One of the few to openly question the probity of the various land transactions, inflated valuations of the landholdings, and apparent conflicts of interest was Richard Sleath (1863–1922). Allegations were made by Sleath and two colleagues, Ferguson and Carroll. The three sat on the Legislative Assembly's select committee of December 1898.

Sleath stated—under parliamentary privilege, in December 1898—that the original purchase, of the Lakelands Estate, in July 1888, was for £35,000, of which £30,000 was covered by a vendor-provided mortgage loan. He also stated that there had been two subsequent sales; one in September 1888 for £240,000, and a second sale into the float of Illawarra Harbour and Land Corporation, on 1 October 1888, for £600,000. It was with this last and highest-priced transaction, that the last official owners of the land were issued with sufficient shares in the new company, Illawarra Harbour and Land Corporation, to take a controlling interest; thus they had legally sold the land but retained effective ownership of it through a company structure, but at a higher apparent market value.

Sleath also alleged that, in July 1892, the title of the Lakelands Estate had been transferred to Benjamin Fink, at a price of 10 shillings. Fink then mortgaged it to a company, which he owned and controlled, Wallach Brothers, for £8,320. This was around the time that Fink's massive financial problems were beginning to become apparent.

In July 1894, the land had been close to being back in the hands of its former owner, Patrick Hill Osborne (1832 – 1902), who intended to subdivide it. Evidence was given at the select committee in 1898, that a sum had been owed to Osborne, causing him to begin repossessing the land, as mortgagee. Earlier in 1894, some creditors of the company—the two principals of the harbour works contractor Brand and Drybrough—had petitioned to have it wound up, so apparently the supposedly well-capitalised company was not paying all its debts. De Wolf relocated to London in the same year.

Illawarra Harbour and Land Corporation had sold 500 acres at the northern end of the 'Lakeland Estate' to a group of entrepreneurs, known as the Camden Syndicate Limited, another English-domiciled entity, before the end of July 1895. The Camden Syndicate then sold 300 acres of the land, three small mines, and some rights to the Smelting Company of Australia, for £50,000 in cash and 250,000 fully-paid £1 shares. That transaction secured the Camden Syndicate a controlling interest in the new smelting company, before the remaining 250,000 shares were offered to the public in London. Much of the cash component of the land sale was used to pay off the original mortgage debt to Osborne, according to the evidence given to the 1898 select committee, by the Illawarra Harbour and Land Corporation's company secretary, Frank Jarvis. The party who was originally in debt to Osborne was, logically, one or more of the 'Great Dapto Syndicate' who had bought the land from Osborne, in July 1888—essentially, de Wolf, Armstrong, and Fink— although the debt liability may have been assumed by one of their various corporate structures.

INFORMATION:
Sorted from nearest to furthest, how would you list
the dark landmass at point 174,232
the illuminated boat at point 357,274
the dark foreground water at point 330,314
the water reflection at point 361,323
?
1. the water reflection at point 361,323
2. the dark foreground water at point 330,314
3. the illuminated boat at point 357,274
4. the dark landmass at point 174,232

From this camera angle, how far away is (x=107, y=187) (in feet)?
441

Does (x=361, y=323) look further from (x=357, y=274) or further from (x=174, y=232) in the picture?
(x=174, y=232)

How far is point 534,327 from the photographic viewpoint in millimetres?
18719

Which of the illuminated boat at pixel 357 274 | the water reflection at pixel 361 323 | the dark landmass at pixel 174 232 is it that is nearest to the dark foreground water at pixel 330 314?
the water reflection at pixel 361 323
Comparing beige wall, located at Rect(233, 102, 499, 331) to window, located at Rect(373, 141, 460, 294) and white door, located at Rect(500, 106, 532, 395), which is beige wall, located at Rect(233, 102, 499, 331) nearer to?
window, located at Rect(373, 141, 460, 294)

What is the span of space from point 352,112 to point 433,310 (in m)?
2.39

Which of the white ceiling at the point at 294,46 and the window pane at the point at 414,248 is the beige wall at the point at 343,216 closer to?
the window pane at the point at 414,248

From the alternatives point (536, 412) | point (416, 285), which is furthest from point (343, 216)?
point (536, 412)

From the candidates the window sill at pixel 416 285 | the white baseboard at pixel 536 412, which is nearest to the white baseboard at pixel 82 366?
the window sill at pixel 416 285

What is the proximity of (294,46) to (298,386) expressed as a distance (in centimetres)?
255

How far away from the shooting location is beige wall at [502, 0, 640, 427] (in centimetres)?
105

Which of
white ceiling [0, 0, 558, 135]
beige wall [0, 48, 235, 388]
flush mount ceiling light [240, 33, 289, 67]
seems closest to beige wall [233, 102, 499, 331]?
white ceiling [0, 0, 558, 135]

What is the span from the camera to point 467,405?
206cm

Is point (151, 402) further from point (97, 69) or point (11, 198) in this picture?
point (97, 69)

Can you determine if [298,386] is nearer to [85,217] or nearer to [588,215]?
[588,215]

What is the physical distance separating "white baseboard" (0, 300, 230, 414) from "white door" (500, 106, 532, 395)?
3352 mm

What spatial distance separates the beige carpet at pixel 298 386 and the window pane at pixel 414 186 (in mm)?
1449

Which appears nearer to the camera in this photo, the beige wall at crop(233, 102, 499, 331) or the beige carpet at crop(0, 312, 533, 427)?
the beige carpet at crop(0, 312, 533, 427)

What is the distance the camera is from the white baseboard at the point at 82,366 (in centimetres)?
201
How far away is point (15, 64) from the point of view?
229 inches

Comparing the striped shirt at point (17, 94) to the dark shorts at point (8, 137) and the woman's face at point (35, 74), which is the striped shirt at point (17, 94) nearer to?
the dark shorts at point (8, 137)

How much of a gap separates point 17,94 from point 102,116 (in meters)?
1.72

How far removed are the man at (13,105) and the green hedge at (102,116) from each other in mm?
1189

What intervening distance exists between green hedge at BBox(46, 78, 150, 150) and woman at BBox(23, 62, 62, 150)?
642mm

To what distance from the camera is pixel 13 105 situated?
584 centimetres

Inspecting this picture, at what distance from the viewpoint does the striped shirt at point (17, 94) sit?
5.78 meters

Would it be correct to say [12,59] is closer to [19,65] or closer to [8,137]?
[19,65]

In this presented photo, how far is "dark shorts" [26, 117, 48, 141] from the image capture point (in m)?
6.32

TASK BRIEF:
Reproduce word for word the section of the Lakelands Estate passage above that opens with the words containing "Sleath also alleged" and closes with "to become apparent.".

SOLUTION BELOW:
Sleath also alleged that, in July 1892, the title of the Lakelands Estate had been transferred to Benjamin Fink, at a price of 10 shillings. Fink then mortgaged it to a company, which he owned and controlled, Wallach Brothers, for £8,320. This was around the time that Fink's massive financial problems were beginning to become apparent.